Вскоре сыграли свадьбу. И он и она обошлись бы и без этой утомительной, шумной и дорогостоящей затеи. Да и к чему все это? — искренне не понимала Мира. Сходятся два человека, это их — и только их — интимное дело, и никого более. Конечно, к этому причастны в какой-то мере и ближайшие родственники, ее и его. Но к чему, однако же, громоздкие сборища посторонних молодых и старых мужчин и женщин, которые обычно занимают места за свадебными столами? С ужасом представляла себе Мира, как все эти люди во всю мощь своих глоток начнут реветь: «Горько!», а она и Миша должны будут подниматься и на виду у всей этой оравы обмениваться поцелуями… Нет, после регистрации в загсе небольшой ужин для самых близких и никаких свадеб! Так и сказала она родителям в день, когда они подали заявление в загс.
Мать была настолько ошеломлена, что не могла вымолвить и слова.

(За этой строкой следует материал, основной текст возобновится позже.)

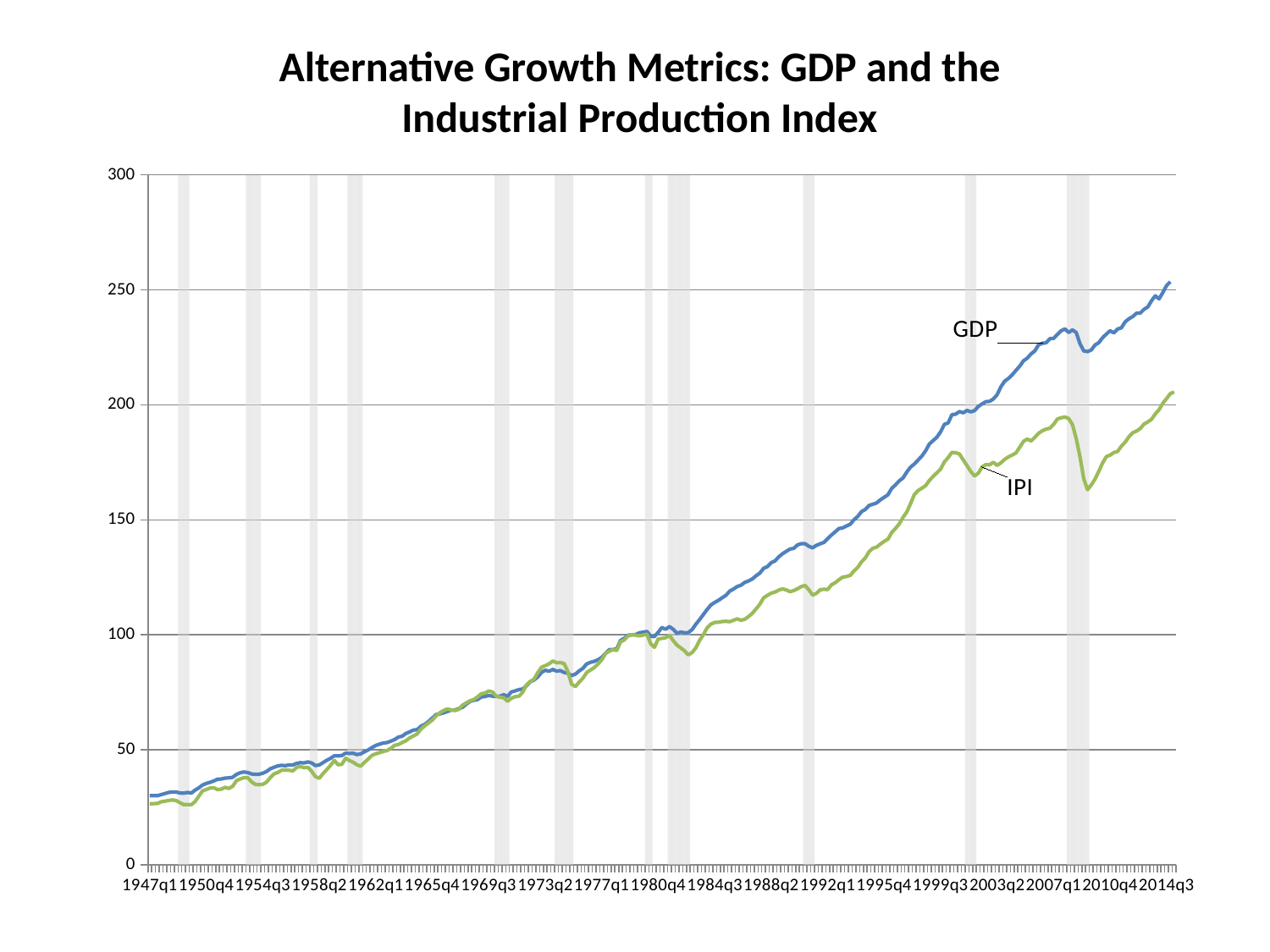
Is the value for IPI at 1947q1 greater or less than 50? less Is the value for IPI at 2010q4 greater or less than 150? greater Is the value for IPI at 2014q3 greater or less than 250? less Do the IPI values generally rise or fall from 1947q1 to 2014q3? rise What is the title of the chart? Alternative Growth Metrics: GDP and the Industrial Production Index How many series are plotted on the chart? 2 Do the GDP values generally rise or fall from 1947q1 to 2014q3? rise Which series is labelled with the blue line? GDP At 2014q3, which series has the higher value, GDP or IPI? GDP What kind of chart is shown on the slide? line chart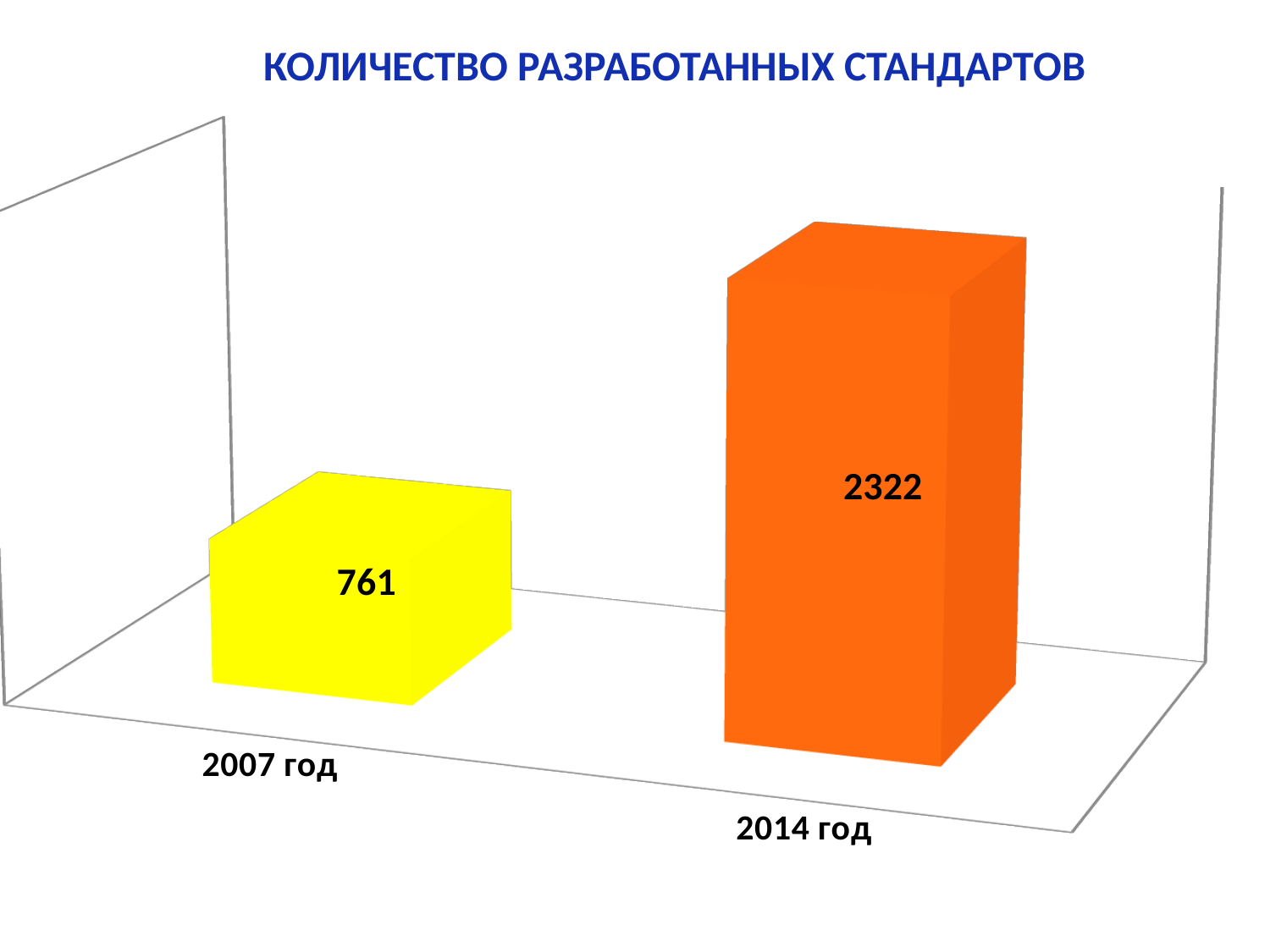
What is the value for 2007 год? 761 Do the values rise or fall from 2007 год to 2014 год? rise What is the difference between the values for 2014 год and 2007 год? 1561 Which category has the lowest value? 2007 год What is the title of the chart? КОЛИЧЕСТВО РАЗРАБОТАННЫХ СТАНДАРТОВ Which is larger, the value for 2007 год or the value for 2014 год? 2014 год What colour is the bar for 2014 год? orange What is the value for 2014 год? 2322 What kind of chart is shown on the slide? bar chart Which category has the highest value? 2014 год How many categories are shown in the chart? 2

На этот раз сказал свое слово отец.
— Дочь моя, — несколько торжественно обратился он к ней, — ты знаешь, я молчал, не вмешивался, не докучал советами. Знал: настанет день. И вот этот день настал. Теперь, прошу, не вмешивайся ты. Дай нам с матерью, коль мы дожили до этого дня, сделать все, как водится у людей. Ведь мы ничем не хуже других…
На том и порешили. Свадьбу сыграли в большом кафе, снятом вместе с оркестром на целый вечер. Было свыше ста приглашенных: учителя из школы, где работала Мира; Мишины сокурсники, воспитательницы из детского сада, где трудилась мама; рабочие и мастера цеха, где руководил участком отец; родственники, знакомые, друзья.

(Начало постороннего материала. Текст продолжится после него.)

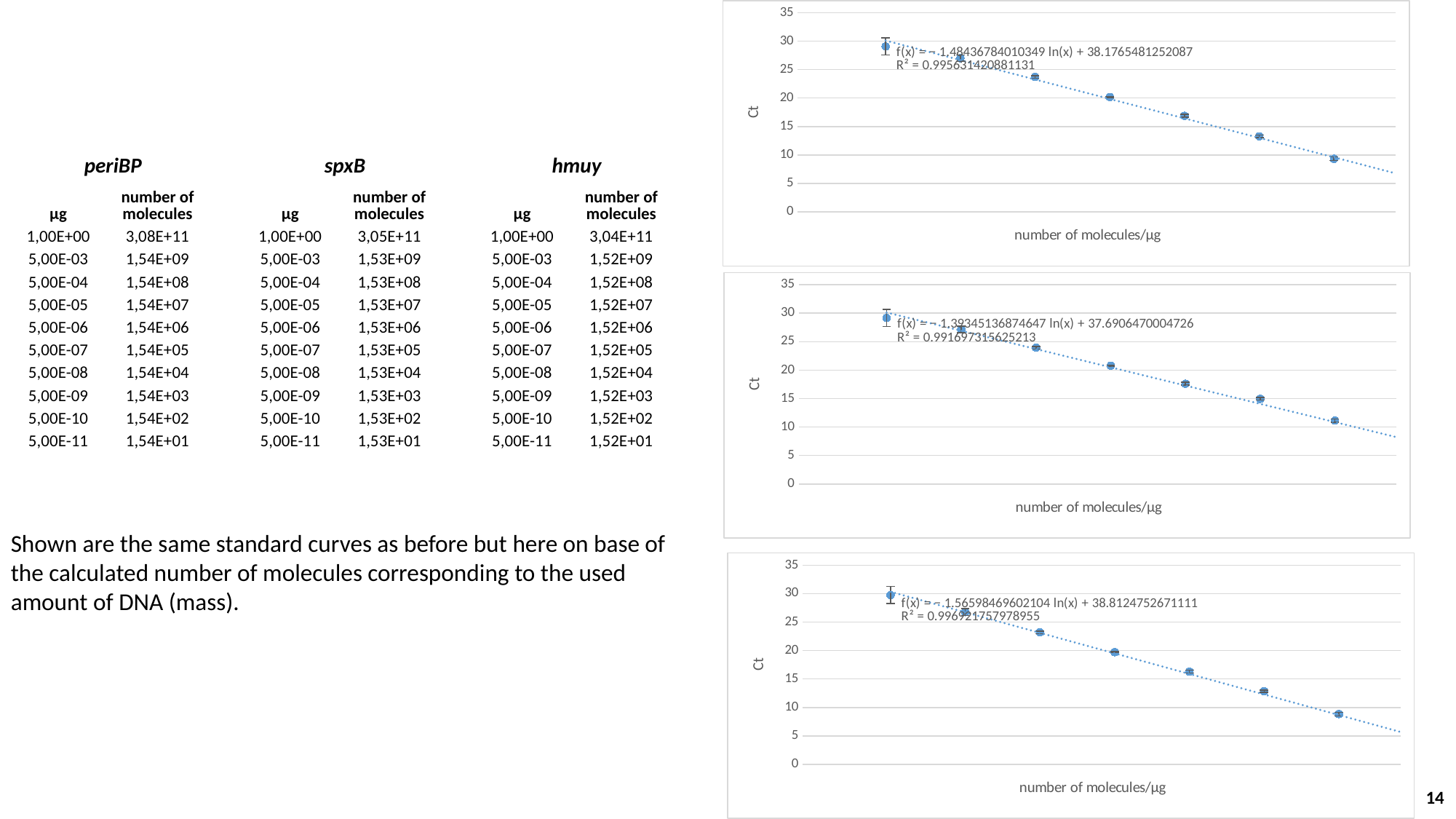
In the top chart, is the Ct value of the rightmost point greater or less than 15? less In the bottom chart, is the Ct value of the rightmost point greater or less than 15? less How many data points are plotted in the bottom chart? 7 How many data points are plotted in the top chart? 7 What is the label of the x axis on the bottom chart? number of molecules/µg What kind of chart is the top chart on the slide? scatter chart In the middle chart, is the Ct value of the leftmost point greater or less than 25? greater How many charts are shown on the slide? 3 What is the R² value printed on the top chart? 0.995631420881131 In the middle chart, do the Ct values rise or fall as the number of molecules/µg increases along the x axis? fall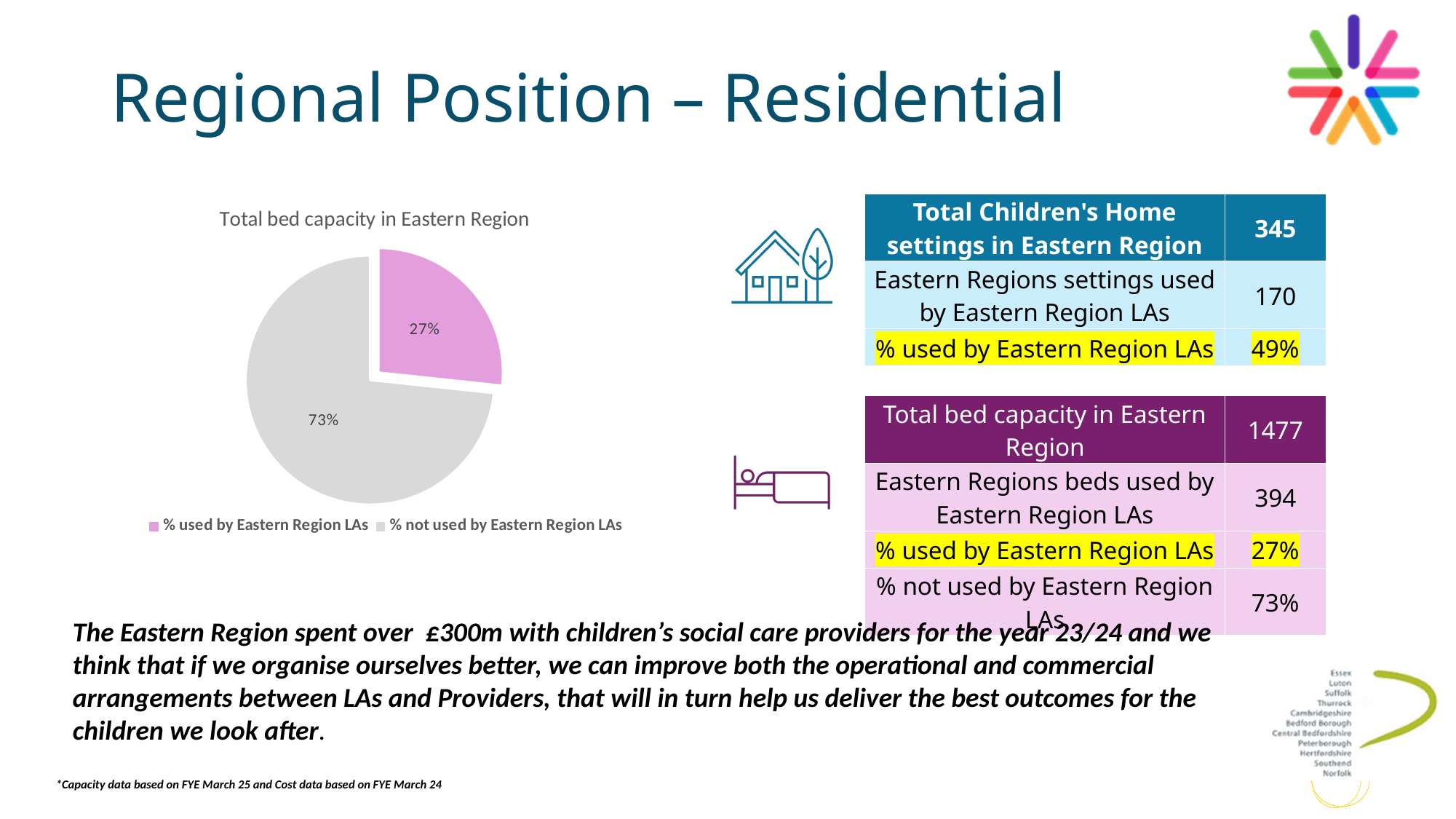
What kind of chart is shown on the slide? pie chart What is the title of the pie chart? Total bed capacity in Eastern Region What share of the pie is labelled '% used by Eastern Region LAs'? 27% What is the difference in percentage points between the '% not used by Eastern Region LAs' slice and the '% used by Eastern Region LAs' slice? 46 Which slice of the pie chart is the smallest? % used by Eastern Region LAs Which slice of the pie chart is the largest? % not used by Eastern Region LAs What colour is the '% used by Eastern Region LAs' slice in the pie chart? pink Which is larger in the pie chart: '% used by Eastern Region LAs' or '% not used by Eastern Region LAs'? % not used by Eastern Region LAs How many entries does the pie chart's legend list? 2 How many slices does the pie chart have? 2 What share of the pie is labelled '% not used by Eastern Region LAs'? 73%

Официанты в галстуках бабочкой разносили блюда одно аппетитнее другого, и среди них специально заказанные: фаршированная рыба, кисло-сладкое мясо и другие. То в одном конце, то в другом за плотно расставленными столами громкими хлопками стреляло шампанское и, шипя, выливалось из бутылок. То и дело заполнялись рюмки золотистым коньяком, чистой как слеза водкой, зеленоватым сухим вином. И, конечно же, вопили: «Горько!» Мира в белом свадебном платье и фате, которые очень шли к ее темным глазам и волосам, и Миша в строгом черном костюме поднимались и проделывали на виду у всех то, к чему еще не очень привыкли и с глазу на глаз… Много танцевали. Твист и шейк — молодежь, шер и фрейлехс[5] — пожилые гости. Любо было смотреть, как сват, Мирин отец, со сватьей, Мишиной матерью, отплясывали «танец с платочком»…
После свадьбы Миша переехал к Мире в комнатушку, здесь они прожили короткое время, оставшееся до окончания института.
Всех выпускников распределили на работу в разные места — кого в Среднюю Азию, кого в Сибирь, кого на Крайний Север. Еще до начала распределения Миша подал в деканат заявление с просьбой направить его на Дальний Восток, в Хабаровский край. Там он собирался хлопотать о назначении в город Биробиджан, где он после института хотел жить и работать. Прежде чем подать заявление в деканат, он советовался с Мирой.